• WHAT IS ASKED:
Reproduce the listing below word for word, leaving out the pictures.

══ EXERCISE MATERIAL

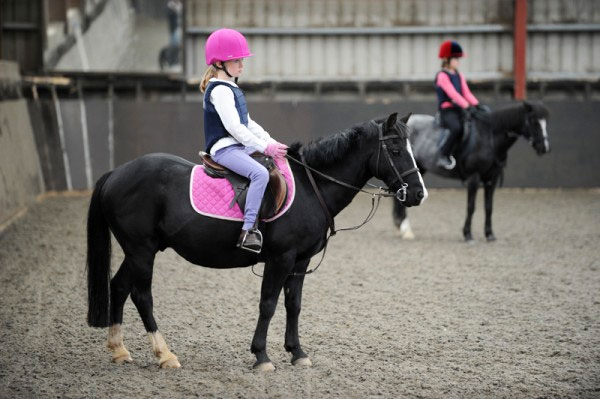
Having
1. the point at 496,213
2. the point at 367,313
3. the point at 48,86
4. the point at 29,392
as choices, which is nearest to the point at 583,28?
the point at 496,213

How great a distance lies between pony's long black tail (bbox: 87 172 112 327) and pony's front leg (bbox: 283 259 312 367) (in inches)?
46.1

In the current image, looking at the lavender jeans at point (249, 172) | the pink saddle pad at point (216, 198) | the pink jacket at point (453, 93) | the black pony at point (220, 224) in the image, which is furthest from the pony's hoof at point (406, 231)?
the lavender jeans at point (249, 172)

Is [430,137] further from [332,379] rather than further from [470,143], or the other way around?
[332,379]

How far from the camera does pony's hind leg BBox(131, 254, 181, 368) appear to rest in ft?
18.7

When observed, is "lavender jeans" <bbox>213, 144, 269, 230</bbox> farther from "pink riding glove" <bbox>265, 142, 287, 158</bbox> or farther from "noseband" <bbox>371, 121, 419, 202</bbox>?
"noseband" <bbox>371, 121, 419, 202</bbox>

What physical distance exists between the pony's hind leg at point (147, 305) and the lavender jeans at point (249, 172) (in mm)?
725

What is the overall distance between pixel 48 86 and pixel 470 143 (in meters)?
8.42

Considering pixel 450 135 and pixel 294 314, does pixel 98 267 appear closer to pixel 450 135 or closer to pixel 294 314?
pixel 294 314

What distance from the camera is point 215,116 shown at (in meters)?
5.71

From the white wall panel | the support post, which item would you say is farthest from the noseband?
the white wall panel

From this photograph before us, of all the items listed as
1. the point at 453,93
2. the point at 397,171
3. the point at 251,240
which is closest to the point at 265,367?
the point at 251,240

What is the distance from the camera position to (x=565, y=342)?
638 cm

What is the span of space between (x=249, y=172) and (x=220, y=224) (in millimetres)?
382

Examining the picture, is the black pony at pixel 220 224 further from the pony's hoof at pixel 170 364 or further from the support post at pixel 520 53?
the support post at pixel 520 53
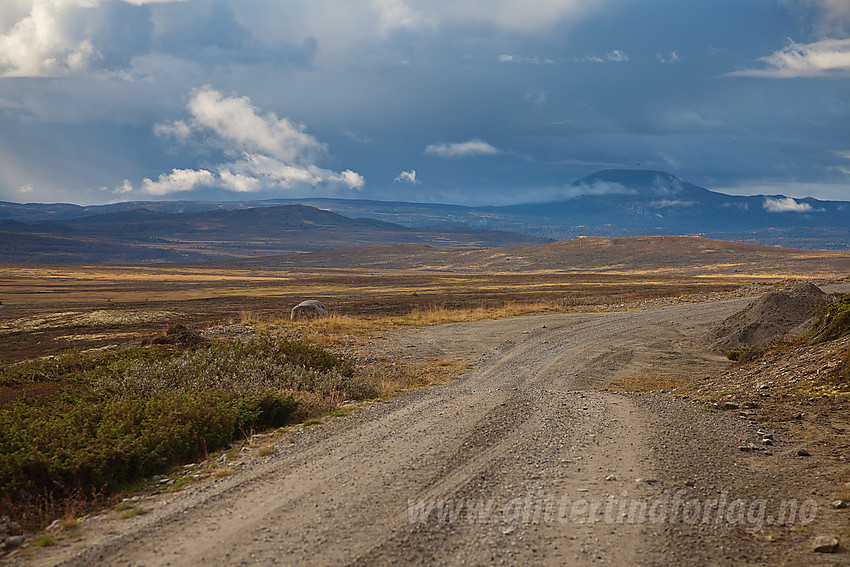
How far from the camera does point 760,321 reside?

════

• SOLUTION TO THIS TASK:
Having
1. the point at 496,213
2. the point at 367,313
3. the point at 48,86
4. the point at 29,392
as choices, which is nearest to the point at 583,28?
the point at 496,213

How great a distance lies between pony's long black tail (bbox: 87 172 112 327) and pony's front leg (bbox: 283 259 312 367) (in inches)?
46.1

In the current image, looking at the lavender jeans at point (249, 172) | the pink saddle pad at point (216, 198) | the pink jacket at point (453, 93) | the black pony at point (220, 224) in the image, which is furthest from the pony's hoof at point (406, 231)?
the lavender jeans at point (249, 172)

Is [430,137] further from [332,379] rather than further from [470,143], or the other way around?
[332,379]

How far from the camera does pony's hind leg BBox(131, 254, 181, 368) appear to rest in ft?
18.7

When observed, is "lavender jeans" <bbox>213, 144, 269, 230</bbox> farther from "pink riding glove" <bbox>265, 142, 287, 158</bbox> or farther from "noseband" <bbox>371, 121, 419, 202</bbox>?
"noseband" <bbox>371, 121, 419, 202</bbox>

What physical distance exists between the pony's hind leg at point (147, 305) and the lavender jeans at point (249, 172) (in mm)?
725

What is the overall distance between pixel 48 86 and pixel 470 143 (in meters)?
8.42

Considering pixel 450 135 and pixel 294 314, does pixel 98 267 appear closer to pixel 450 135 or closer to pixel 294 314?
pixel 294 314

What distance from the camera is point 215,116 shown at (in meters)?
5.71

From the white wall panel | the support post, which item would you say is farthest from the noseband?
the white wall panel

From this photograph before us, of all the items listed as
1. the point at 453,93
2. the point at 397,171
3. the point at 251,240
which is closest to the point at 265,367?
the point at 251,240

What is the distance from the camera position to (x=565, y=342)?
638 cm

What is the span of space between (x=249, y=172) and (x=220, y=224) (in millimetres)?
382

Examining the picture, is the black pony at pixel 220 224 further from the pony's hoof at pixel 170 364 or further from the support post at pixel 520 53?
the support post at pixel 520 53
How far from the camera does point 760,321 reside?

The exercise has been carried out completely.